Der Hessische Rundfunk verteidigt Matthias Matussek als „homophob, aber nicht menschenverachtend“. Stimmt, der Publizist ist mustergültig tolerant.

Die fleischgewordene Toleranz: Matthias Matussek. Bild: dpa

D ie „Themenwoche Toleranz“ der ARD samt angeschlossener Anstalten sorgte bereits im Vorfeld mit ihrer Werbekampagne für reichlich Unmut. Eine Posterserie, die Ressentiments gegenüber gesellschaftlich marginalisierten Gruppen in Frageform referierte, wurde breit rezipiert, kritisiert und auch veralbert.

Einer der Höhepunkte der Themenwoche jedoch schlägt die Werbekampagne noch um Längen. In einer Diskussionsrunde des Hessischen Rundfunks (HR) bekam auch der bekennend homophobe Krawallkolumnist Matthias Matussek eine gebührenfinanzierte Plattform geboten.

Für diesen Gast fordert der HR in Person des Redaktionsleiters Meinhard Schmidt-Degenhard in einem offenen Chat nach der Sendung – welch Ironie! – Toleranz ein. „Herr Matussek [...] ist ein pointiert argumentierender, aber kein unreflektiert hetzender Zeitgenosse. Wir sollten doch so fair und tolerant miteinander umgehen, dass auch ein Matussek bei uns vorkommen kann.“

Nehmt das, ihr miesen Müslilesben mit Migrationshintergrund! Ihr müsst doch selber erst einmal tolerant sein! Später gelingt Schmidt-Degenhard sogar noch das Kunststück, dem gegenüber Matussek formulierten Vorwurf der Menschenverachtung zu begegnen: „Wenn Herr Matussek sich als homophob bezeichnet, so ist das seine persönliche Selbsteinschätzung – aber meines Wissens ist Homophobie nicht zwangsläufig menschenverachtend.“

Matussek ist überlegen

Jemand, der homosexuelle Partnerschaften defizitär nennt (keine Kinder!), kann das also tun, ohne die in solchen Partnerschaften lebenden Menschen zu demütigen. Ausgezeichnet. Das Andere ist zwar weniger richtig als das Eigene, wird aber nicht verachtet. Natürlich ist Matussek überlegen in seiner genormten heterosexuellen Welt, glaubt aber zum Beispiel „nicht, dass die [homosexuelle] Veranlagung Sünde wäre.“

Matussek hat nichts gegen Schwule und es braucht auch keine Absolution für das perverse Treiben, nur ein bisschen weniger Aufdringlichkeit. Matussek hat nichts gegen Schwule, nur öffentlich küssen sollten sie sich vielleicht nicht. Und anfassen, also anfassen sollen sie ihn auch nicht bitteschön. Das ist doch nicht zuviel verlangt. Und Matussek hat wirklich nichts gegen Schwule, diese defizitären, aber ansonsten gleichwertigen Menschen.

Arbeitsauftrag: Gib den Text über Matthias Matussek und die ARD-Themenwoche Toleranz vollständig und unverändert aus. Die Daten sind hierfür ohne Bedeutung.

Datenauszug:
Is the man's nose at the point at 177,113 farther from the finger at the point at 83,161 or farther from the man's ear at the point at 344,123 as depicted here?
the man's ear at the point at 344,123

Lösung:
Der Hessische Rundfunk verteidigt Matthias Matussek als „homophob, aber nicht menschenverachtend“. Stimmt, der Publizist ist mustergültig tolerant.

Die fleischgewordene Toleranz: Matthias Matussek. Bild: dpa

D ie „Themenwoche Toleranz“ der ARD samt angeschlossener Anstalten sorgte bereits im Vorfeld mit ihrer Werbekampagne für reichlich Unmut. Eine Posterserie, die Ressentiments gegenüber gesellschaftlich marginalisierten Gruppen in Frageform referierte, wurde breit rezipiert, kritisiert und auch veralbert.

Einer der Höhepunkte der Themenwoche jedoch schlägt die Werbekampagne noch um Längen. In einer Diskussionsrunde des Hessischen Rundfunks (HR) bekam auch der bekennend homophobe Krawallkolumnist Matthias Matussek eine gebührenfinanzierte Plattform geboten.

Für diesen Gast fordert der HR in Person des Redaktionsleiters Meinhard Schmidt-Degenhard in einem offenen Chat nach der Sendung – welch Ironie! – Toleranz ein. „Herr Matussek [...] ist ein pointiert argumentierender, aber kein unreflektiert hetzender Zeitgenosse. Wir sollten doch so fair und tolerant miteinander umgehen, dass auch ein Matussek bei uns vorkommen kann.“

Nehmt das, ihr miesen Müslilesben mit Migrationshintergrund! Ihr müsst doch selber erst einmal tolerant sein! Später gelingt Schmidt-Degenhard sogar noch das Kunststück, dem gegenüber Matussek formulierten Vorwurf der Menschenverachtung zu begegnen: „Wenn Herr Matussek sich als homophob bezeichnet, so ist das seine persönliche Selbsteinschätzung – aber meines Wissens ist Homophobie nicht zwangsläufig menschenverachtend.“

Matussek ist überlegen

Jemand, der homosexuelle Partnerschaften defizitär nennt (keine Kinder!), kann das also tun, ohne die in solchen Partnerschaften lebenden Menschen zu demütigen. Ausgezeichnet. Das Andere ist zwar weniger richtig als das Eigene, wird aber nicht verachtet. Natürlich ist Matussek überlegen in seiner genormten heterosexuellen Welt, glaubt aber zum Beispiel „nicht, dass die [homosexuelle] Veranlagung Sünde wäre.“

Matussek hat nichts gegen Schwule und es braucht auch keine Absolution für das perverse Treiben, nur ein bisschen weniger Aufdringlichkeit. Matussek hat nichts gegen Schwule, nur öffentlich küssen sollten sie sich vielleicht nicht. Und anfassen, also anfassen sollen sie ihn auch nicht bitteschön. Das ist doch nicht zuviel verlangt. Und Matussek hat wirklich nichts gegen Schwule, diese defizitären, aber ansonsten gleichwertigen Menschen.